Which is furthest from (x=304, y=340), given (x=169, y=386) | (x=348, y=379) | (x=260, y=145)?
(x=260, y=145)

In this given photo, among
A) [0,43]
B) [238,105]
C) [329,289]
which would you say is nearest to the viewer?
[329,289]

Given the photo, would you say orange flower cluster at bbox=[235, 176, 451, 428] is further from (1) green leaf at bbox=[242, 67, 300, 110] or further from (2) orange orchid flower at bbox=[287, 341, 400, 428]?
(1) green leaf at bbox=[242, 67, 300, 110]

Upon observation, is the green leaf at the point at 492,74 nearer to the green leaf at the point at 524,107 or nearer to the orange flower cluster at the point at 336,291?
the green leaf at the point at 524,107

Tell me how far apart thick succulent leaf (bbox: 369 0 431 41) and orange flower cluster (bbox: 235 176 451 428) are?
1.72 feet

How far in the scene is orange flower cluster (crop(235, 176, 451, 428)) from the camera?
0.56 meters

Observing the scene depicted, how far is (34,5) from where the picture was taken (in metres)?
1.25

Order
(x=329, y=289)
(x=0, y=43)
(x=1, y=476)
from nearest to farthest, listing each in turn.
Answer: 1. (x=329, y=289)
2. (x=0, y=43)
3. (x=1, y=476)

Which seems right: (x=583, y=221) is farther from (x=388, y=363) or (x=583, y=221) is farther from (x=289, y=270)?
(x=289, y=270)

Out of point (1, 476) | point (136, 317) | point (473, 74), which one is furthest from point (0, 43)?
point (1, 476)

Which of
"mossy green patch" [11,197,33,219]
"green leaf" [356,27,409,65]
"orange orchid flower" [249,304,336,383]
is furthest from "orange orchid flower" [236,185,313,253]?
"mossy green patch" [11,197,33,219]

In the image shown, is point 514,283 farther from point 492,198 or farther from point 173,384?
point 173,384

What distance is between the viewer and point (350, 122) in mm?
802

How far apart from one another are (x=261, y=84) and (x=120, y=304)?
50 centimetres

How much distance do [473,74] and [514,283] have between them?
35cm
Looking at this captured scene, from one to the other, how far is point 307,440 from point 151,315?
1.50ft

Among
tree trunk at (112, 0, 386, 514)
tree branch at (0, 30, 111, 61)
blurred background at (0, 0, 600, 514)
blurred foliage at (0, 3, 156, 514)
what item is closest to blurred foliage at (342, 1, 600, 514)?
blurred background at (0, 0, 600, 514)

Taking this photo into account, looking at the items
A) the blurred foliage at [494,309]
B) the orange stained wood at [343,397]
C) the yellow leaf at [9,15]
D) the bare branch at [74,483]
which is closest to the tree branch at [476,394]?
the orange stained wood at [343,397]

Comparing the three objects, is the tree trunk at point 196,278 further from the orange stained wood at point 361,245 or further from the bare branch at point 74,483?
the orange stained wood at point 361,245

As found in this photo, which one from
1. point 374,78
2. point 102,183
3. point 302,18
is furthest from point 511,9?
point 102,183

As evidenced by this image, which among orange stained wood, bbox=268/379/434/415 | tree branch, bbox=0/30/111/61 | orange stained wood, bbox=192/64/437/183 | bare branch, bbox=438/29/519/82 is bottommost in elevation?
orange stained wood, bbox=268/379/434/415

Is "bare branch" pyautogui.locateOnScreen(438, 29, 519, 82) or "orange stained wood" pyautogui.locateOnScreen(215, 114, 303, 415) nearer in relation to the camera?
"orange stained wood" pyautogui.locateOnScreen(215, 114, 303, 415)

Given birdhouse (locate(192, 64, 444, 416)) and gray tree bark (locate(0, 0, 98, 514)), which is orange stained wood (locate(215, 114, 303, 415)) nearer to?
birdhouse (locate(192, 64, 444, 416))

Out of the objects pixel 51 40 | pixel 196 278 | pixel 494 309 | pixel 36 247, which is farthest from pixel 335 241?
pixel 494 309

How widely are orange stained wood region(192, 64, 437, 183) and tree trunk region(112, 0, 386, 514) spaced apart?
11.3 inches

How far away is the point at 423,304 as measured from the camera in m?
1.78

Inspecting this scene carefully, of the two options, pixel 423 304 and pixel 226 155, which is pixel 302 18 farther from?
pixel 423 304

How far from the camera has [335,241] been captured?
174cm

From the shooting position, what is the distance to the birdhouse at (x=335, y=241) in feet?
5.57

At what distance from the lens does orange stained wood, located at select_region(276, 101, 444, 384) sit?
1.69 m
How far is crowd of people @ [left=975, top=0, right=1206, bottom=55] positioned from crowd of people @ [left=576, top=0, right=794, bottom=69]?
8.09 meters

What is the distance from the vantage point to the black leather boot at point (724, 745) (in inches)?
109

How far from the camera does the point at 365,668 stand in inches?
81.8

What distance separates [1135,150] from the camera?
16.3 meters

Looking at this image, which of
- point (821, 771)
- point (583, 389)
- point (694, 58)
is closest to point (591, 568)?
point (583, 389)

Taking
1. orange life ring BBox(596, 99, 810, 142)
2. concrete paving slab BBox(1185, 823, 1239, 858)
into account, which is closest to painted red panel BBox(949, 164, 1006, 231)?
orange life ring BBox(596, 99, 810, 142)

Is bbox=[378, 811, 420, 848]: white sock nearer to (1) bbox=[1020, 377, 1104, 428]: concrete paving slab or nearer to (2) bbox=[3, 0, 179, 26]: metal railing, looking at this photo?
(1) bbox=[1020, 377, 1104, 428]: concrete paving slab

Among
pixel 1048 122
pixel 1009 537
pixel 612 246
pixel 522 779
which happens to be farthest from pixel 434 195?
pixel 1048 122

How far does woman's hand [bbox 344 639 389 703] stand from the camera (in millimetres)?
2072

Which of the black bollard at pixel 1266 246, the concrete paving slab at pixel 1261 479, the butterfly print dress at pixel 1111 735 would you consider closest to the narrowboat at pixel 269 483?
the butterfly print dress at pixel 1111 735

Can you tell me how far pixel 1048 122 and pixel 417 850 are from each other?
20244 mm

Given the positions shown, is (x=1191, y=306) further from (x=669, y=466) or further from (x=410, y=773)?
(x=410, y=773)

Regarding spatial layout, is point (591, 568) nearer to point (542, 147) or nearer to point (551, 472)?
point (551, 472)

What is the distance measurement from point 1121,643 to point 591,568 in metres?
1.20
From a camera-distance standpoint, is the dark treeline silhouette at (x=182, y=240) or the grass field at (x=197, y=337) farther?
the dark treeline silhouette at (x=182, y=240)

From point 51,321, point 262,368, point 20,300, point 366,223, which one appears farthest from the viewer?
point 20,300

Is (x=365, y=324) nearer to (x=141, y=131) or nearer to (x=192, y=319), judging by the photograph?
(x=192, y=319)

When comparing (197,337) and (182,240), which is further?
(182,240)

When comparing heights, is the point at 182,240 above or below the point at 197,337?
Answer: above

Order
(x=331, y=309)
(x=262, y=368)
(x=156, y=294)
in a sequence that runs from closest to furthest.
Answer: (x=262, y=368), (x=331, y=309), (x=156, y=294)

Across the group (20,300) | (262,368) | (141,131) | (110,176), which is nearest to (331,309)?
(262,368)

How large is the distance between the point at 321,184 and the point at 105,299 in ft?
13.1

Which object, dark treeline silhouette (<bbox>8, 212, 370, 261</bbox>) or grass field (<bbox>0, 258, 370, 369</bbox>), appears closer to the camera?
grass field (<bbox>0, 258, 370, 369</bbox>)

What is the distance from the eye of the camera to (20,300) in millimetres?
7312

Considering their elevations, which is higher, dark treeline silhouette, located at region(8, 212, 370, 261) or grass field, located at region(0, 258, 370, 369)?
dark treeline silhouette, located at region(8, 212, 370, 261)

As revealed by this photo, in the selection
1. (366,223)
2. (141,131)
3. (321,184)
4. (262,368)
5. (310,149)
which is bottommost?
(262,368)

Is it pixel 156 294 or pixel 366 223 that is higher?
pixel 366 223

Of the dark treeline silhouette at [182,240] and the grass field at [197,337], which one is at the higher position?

=-=-=

* GIVEN TASK *
Repeat the data exactly. Leave nothing out.

* COMPLETE RESPONSE *
Which is furthest from (x=304, y=340), given (x=169, y=386) | (x=348, y=379) | (x=260, y=145)?
(x=260, y=145)

In this given photo, among
A) [0,43]
B) [238,105]
C) [329,289]
which would you say is nearest to the viewer?
[329,289]

Given the photo, would you say orange flower cluster at bbox=[235, 176, 451, 428] is further from (1) green leaf at bbox=[242, 67, 300, 110] or further from (2) orange orchid flower at bbox=[287, 341, 400, 428]?
(1) green leaf at bbox=[242, 67, 300, 110]

Upon observation, is the green leaf at the point at 492,74 nearer to the green leaf at the point at 524,107 or nearer to the orange flower cluster at the point at 336,291?
the green leaf at the point at 524,107

Tell me how far apart thick succulent leaf (bbox: 369 0 431 41) and orange flower cluster (bbox: 235 176 451 428) are?
1.72 feet

How far in the scene is orange flower cluster (crop(235, 176, 451, 428)) from the camera?
0.56 meters

Observing the scene depicted, how far is (34,5) from where the picture was taken (in metres)?
1.25

Order
(x=329, y=289)
(x=0, y=43)
(x=1, y=476)
from nearest to farthest, listing each in turn.
Answer: 1. (x=329, y=289)
2. (x=0, y=43)
3. (x=1, y=476)

Which seems right: (x=583, y=221) is farther from (x=388, y=363) or (x=583, y=221) is farther from (x=289, y=270)?
(x=289, y=270)

Out of point (1, 476) | point (136, 317) | point (473, 74), which one is furthest from point (0, 43)?
point (1, 476)

Which of
"mossy green patch" [11,197,33,219]
"green leaf" [356,27,409,65]
"orange orchid flower" [249,304,336,383]
is furthest from "orange orchid flower" [236,185,313,253]?
"mossy green patch" [11,197,33,219]

In the image shown, is point 514,283 farther from point 492,198 or farther from point 173,384?
point 173,384

What distance is between the viewer and point (350, 122) in mm?
802

How far apart from one another are (x=261, y=84) and (x=120, y=304)?
50 centimetres

How much distance do [473,74] and [514,283] have between them?
35cm
Looking at this captured scene, from one to the other, how far is point 307,440 from point 151,315?
1.50ft

Among
tree trunk at (112, 0, 386, 514)
tree branch at (0, 30, 111, 61)
blurred background at (0, 0, 600, 514)
blurred foliage at (0, 3, 156, 514)
what item is closest to blurred foliage at (342, 1, 600, 514)?
blurred background at (0, 0, 600, 514)

Taking this photo into account, looking at the items
A) the blurred foliage at [494,309]
B) the orange stained wood at [343,397]
C) the yellow leaf at [9,15]
D) the bare branch at [74,483]
which is closest to the tree branch at [476,394]?
the orange stained wood at [343,397]

Comparing the three objects, is the tree trunk at point 196,278 further from the orange stained wood at point 361,245 or further from the bare branch at point 74,483?
the orange stained wood at point 361,245

As found in this photo, which one from
1. point 374,78
2. point 102,183
3. point 302,18
is furthest from point 511,9?
point 102,183

As evidenced by this image, which among orange stained wood, bbox=268/379/434/415 | tree branch, bbox=0/30/111/61 | orange stained wood, bbox=192/64/437/183 | bare branch, bbox=438/29/519/82 is bottommost in elevation?
orange stained wood, bbox=268/379/434/415

Is "bare branch" pyautogui.locateOnScreen(438, 29, 519, 82) or "orange stained wood" pyautogui.locateOnScreen(215, 114, 303, 415) nearer in relation to the camera?
"orange stained wood" pyautogui.locateOnScreen(215, 114, 303, 415)

Given birdhouse (locate(192, 64, 444, 416)) and gray tree bark (locate(0, 0, 98, 514)), which is orange stained wood (locate(215, 114, 303, 415)) nearer to?
birdhouse (locate(192, 64, 444, 416))

Out of the objects pixel 51 40 | pixel 196 278 | pixel 494 309 | pixel 36 247, which is farthest from pixel 335 241?
pixel 494 309

How widely are orange stained wood region(192, 64, 437, 183) and tree trunk region(112, 0, 386, 514) spaced apart?
11.3 inches

How far away is the point at 423,304 as measured from the camera in m?
1.78

Inspecting this scene carefully, of the two options, pixel 423 304 and pixel 226 155, which is pixel 302 18 farther from?
pixel 423 304

How far from the camera has [335,241] been captured?
174cm

From the shooting position, what is the distance to the birdhouse at (x=335, y=241) in feet?
5.57

At what distance from the lens does orange stained wood, located at select_region(276, 101, 444, 384) sit?
1.69 m
How far is crowd of people @ [left=975, top=0, right=1206, bottom=55] positioned from crowd of people @ [left=576, top=0, right=794, bottom=69]?
8.09 meters

What is the distance from the vantage point to the black leather boot at point (724, 745) (in inches)?
109

How far from the camera does the point at 365,668 stand in inches?
81.8

What distance separates [1135,150] from the camera?
16.3 meters

Looking at this image, which of
- point (821, 771)
- point (583, 389)
- point (694, 58)
is closest to point (591, 568)?
point (583, 389)

Taking
1. orange life ring BBox(596, 99, 810, 142)
2. concrete paving slab BBox(1185, 823, 1239, 858)
into account, which is closest to painted red panel BBox(949, 164, 1006, 231)?
orange life ring BBox(596, 99, 810, 142)

Is bbox=[378, 811, 420, 848]: white sock nearer to (1) bbox=[1020, 377, 1104, 428]: concrete paving slab or nearer to (2) bbox=[3, 0, 179, 26]: metal railing, looking at this photo?
(1) bbox=[1020, 377, 1104, 428]: concrete paving slab

Among
pixel 1048 122
pixel 1009 537
pixel 612 246
pixel 522 779
which happens to be farthest from pixel 434 195?
pixel 1048 122

How far does woman's hand [bbox 344 639 389 703] stand from the camera (in millimetres)?
2072

Which of the black bollard at pixel 1266 246, the concrete paving slab at pixel 1261 479, the butterfly print dress at pixel 1111 735 would you consider closest to the narrowboat at pixel 269 483?
the butterfly print dress at pixel 1111 735

Can you tell me how far pixel 1048 122 and pixel 417 850 are from each other?
20244 mm

Given the positions shown, is (x=1191, y=306) further from (x=669, y=466) or further from (x=410, y=773)?
(x=410, y=773)

Regarding spatial layout, is point (591, 568) nearer to point (542, 147) or nearer to point (551, 472)?
point (551, 472)

What is the distance measurement from point 1121,643 to point 591,568 in metres?
1.20
From a camera-distance standpoint, is the dark treeline silhouette at (x=182, y=240) or the grass field at (x=197, y=337) farther?
the dark treeline silhouette at (x=182, y=240)

From point 51,321, point 262,368, point 20,300, point 366,223, which one appears farthest from the viewer?
point 20,300

Is (x=365, y=324) nearer to (x=141, y=131) or nearer to (x=192, y=319), judging by the photograph?
(x=192, y=319)

When comparing (197,337) and (182,240), which is further?
(182,240)

When comparing heights, is the point at 182,240 above or below the point at 197,337?
Answer: above

Order
(x=331, y=309)
(x=262, y=368)
(x=156, y=294)
in a sequence that runs from closest to furthest.
Answer: (x=262, y=368), (x=331, y=309), (x=156, y=294)

Across the group (20,300) | (262,368) | (141,131) | (110,176), which is nearest to (331,309)?
(262,368)

How large is the distance between the point at 321,184 and the point at 105,299 in ft?
13.1

Which object, dark treeline silhouette (<bbox>8, 212, 370, 261</bbox>) or grass field (<bbox>0, 258, 370, 369</bbox>), appears closer to the camera?
grass field (<bbox>0, 258, 370, 369</bbox>)

What is the distance from the eye of the camera to (20,300) in millimetres?
7312

Considering their elevations, which is higher, dark treeline silhouette, located at region(8, 212, 370, 261) or grass field, located at region(0, 258, 370, 369)?
dark treeline silhouette, located at region(8, 212, 370, 261)

As revealed by this photo, in the selection
1. (366,223)
2. (141,131)
3. (321,184)
4. (262,368)
5. (310,149)
which is bottommost?
(262,368)

Is it pixel 156 294 or pixel 366 223 that is higher?
pixel 366 223

Of the dark treeline silhouette at [182,240] and the grass field at [197,337], which one is at the higher position?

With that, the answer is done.